Wednesday, March 11, 2020


Do we have your attention yet? I ran across the Cambridge Centre for the Study of Existential Risk, which thinks about the tail events that could destroy civilization.

Here is a nice thought to keep you up at night, given how  unprepared our governments have revealed themselves to be. It's an old thought, but perhaps one our governments will start to take more seriously:
there is a trade-off in natural pandemics between transmissibility and lethality – if a pathogen kills its host too quickly, the host can’t infect many other people. But due to biotechnological advances, it may soon be possible to engineer pathogens to be more infectious, more fatal, and to have a delayed onset – and so be far more dangerous.
New breakthroughs like the targeted genome editing tool CRISPR-Cas9 are increasing our capabilities; and the cost of DNA sequencing/synthesis and the hurdle of expertise are rapidly decreasing. ...
An engineered pandemic could escape from a lab, or it could be deliberately used as a weapon. During the 20th century several countries had state-run bioweapons programmes, and we know of several non-state groups that have attempted to acquire bioweapons.
Almost singlehandedly, one postdoc was recently able to recreate horsepox (similar to smallpox, which killed 300m in the 20th Century) from scratch in only six months. Capabilities that were once only in the hands of governments will soon be within reach of non-state actors.
A novel pathogen, designed to be deadlier than anything in nature, could severely affect the entire world. As Lord Rees has said “The global village will have its village idiots, and they'll have global range”.
Now think about a terrorist group or a country developing both the virus and the vaccine, which would take a year to develop otherwise. It's like a James Bond movie, except entirely realistic.


  1. The incentive NOT to use this garbage is very strong, on account the perpetrator has a probability of catching it, and passing it on to his brethren.

  2. Egads, and the novel Wuhan coronavirus emanates from one of only two cities in China that have a lab capable of weaponizing a virus.

    So, as a test, create a highly infectious, generally benign virus with a delayed onset (COVID-19)? The Communist Party of China would never do that---right?

    Next time, if used in earnest, make the virus much more lethal (after vaccinating domestic population).

    Re coronavirus: Experts say the malady originally was a bat virus, and not perpetrated by commie madman in Beijing. But of course, a clever virologist would mutate a bat virus, which are known to hop the species line (SARS was a bat virus, or so the experts say). This tactic would fool forensic virologists.

  3. Remember the movie 12 Monkeys with Bruce Willis? This post reminds me of that plot, where a disillusioned scientist creates a superbug that wipes out most of human civilization while animals live on. Scary stuff that's not just in the movies anymore.

  4. The difficulty with the project of "existential risk mitigation" by governments and academics is precisely the same as the one which pervades, for instance, "systemic risk mitigation" in the financial system.

    In both cases, the impulse of the academic or the "policymaker" is to attempt to divine the specific risks in advance, a task impossible to accomplish in advance, and then design highly specialized countermeasures to address the specific threat which they have conceived of. How could people have foreseen in advance, for instance, that the distribution of uranium reserves on the surface of the Earth or the concentration of carbon dioxide in its atmospheric composition would one day become central issues of concern for the purposes of the mitigation of existential risks?
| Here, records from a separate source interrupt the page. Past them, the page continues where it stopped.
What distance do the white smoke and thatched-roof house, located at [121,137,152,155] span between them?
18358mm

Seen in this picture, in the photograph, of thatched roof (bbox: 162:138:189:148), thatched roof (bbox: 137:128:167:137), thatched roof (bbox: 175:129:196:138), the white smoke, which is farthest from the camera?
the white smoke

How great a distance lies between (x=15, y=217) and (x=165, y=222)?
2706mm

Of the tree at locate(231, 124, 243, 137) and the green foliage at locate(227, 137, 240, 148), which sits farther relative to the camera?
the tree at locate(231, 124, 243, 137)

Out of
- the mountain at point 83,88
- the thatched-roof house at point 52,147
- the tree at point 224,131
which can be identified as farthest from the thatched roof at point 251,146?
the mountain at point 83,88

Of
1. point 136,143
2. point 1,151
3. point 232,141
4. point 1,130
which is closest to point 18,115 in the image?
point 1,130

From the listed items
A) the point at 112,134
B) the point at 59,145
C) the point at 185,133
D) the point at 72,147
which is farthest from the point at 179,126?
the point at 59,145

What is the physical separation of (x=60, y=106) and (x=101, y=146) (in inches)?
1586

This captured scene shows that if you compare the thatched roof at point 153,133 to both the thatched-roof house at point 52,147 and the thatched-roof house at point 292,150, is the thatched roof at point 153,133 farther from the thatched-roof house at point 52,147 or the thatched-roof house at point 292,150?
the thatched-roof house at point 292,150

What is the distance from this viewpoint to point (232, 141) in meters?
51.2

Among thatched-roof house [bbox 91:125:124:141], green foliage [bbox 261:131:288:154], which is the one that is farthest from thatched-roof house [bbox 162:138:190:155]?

Are we not, most likely, blundering into another unforeseen risk right now of which we remain blissfully ignorant?

    The appropriate way to address risk isn't to hope any potential risks will be identified by the clairvoyance of some academic or bureaucrat, it's to design the structure in question in a way that it is capable of managing unexpected risks, to whatever extent possible, without grinding to a halt or collapsing altogether. Narrow banking can do that in finance. There is no similar remedy for bureaucratic behemoths, but surely the answer is not to prepare exceptionally detailed plans of action for highly specific risks which will most likely never come to pass in the way we have envisioned in advance.

    The frightening aspect of thought experiments such as the one in the post is that they show clearly how much the structure of our civilization is predicated on not having to cope with unexpected, high-impact risks. Our situation is analogous to LTCM, happily humming along in the late 1990s with confidence in their "models" of risk.
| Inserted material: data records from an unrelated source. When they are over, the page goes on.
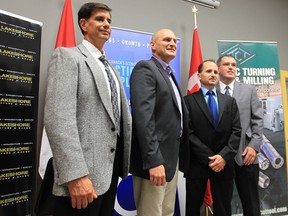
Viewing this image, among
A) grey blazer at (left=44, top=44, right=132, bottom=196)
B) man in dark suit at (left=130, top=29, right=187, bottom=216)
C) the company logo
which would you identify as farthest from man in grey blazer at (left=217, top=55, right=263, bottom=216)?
grey blazer at (left=44, top=44, right=132, bottom=196)

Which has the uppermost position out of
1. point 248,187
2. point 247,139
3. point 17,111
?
point 17,111

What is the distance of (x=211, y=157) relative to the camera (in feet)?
6.31

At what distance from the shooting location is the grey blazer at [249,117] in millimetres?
2273

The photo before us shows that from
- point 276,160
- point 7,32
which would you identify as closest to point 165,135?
point 7,32

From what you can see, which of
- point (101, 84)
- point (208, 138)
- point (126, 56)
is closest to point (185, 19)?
point (126, 56)

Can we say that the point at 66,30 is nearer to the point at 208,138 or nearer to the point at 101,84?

    One can only hope that we won't meet the same rude awakening as they did in the end.

  5. Why get fancy with CRISPR-Cas9 when you could just re-release something like Small Pox? We can barely get CRISPR to work properly when using it in general, and you're worried about someone designing a superbug in secret?

  6. Bugs? How about being hit by an asteroid? Giant shifts along the Pacific rim? Yellowstone blowing up?

    There are only two things that could survive such calamities: cockroaches and Keith Richards.

  7. What about MAD. We develop similar strains. If they infect us, we infect them.
    Is the threat of mutually assured destruction enough to prevent these virus attacks?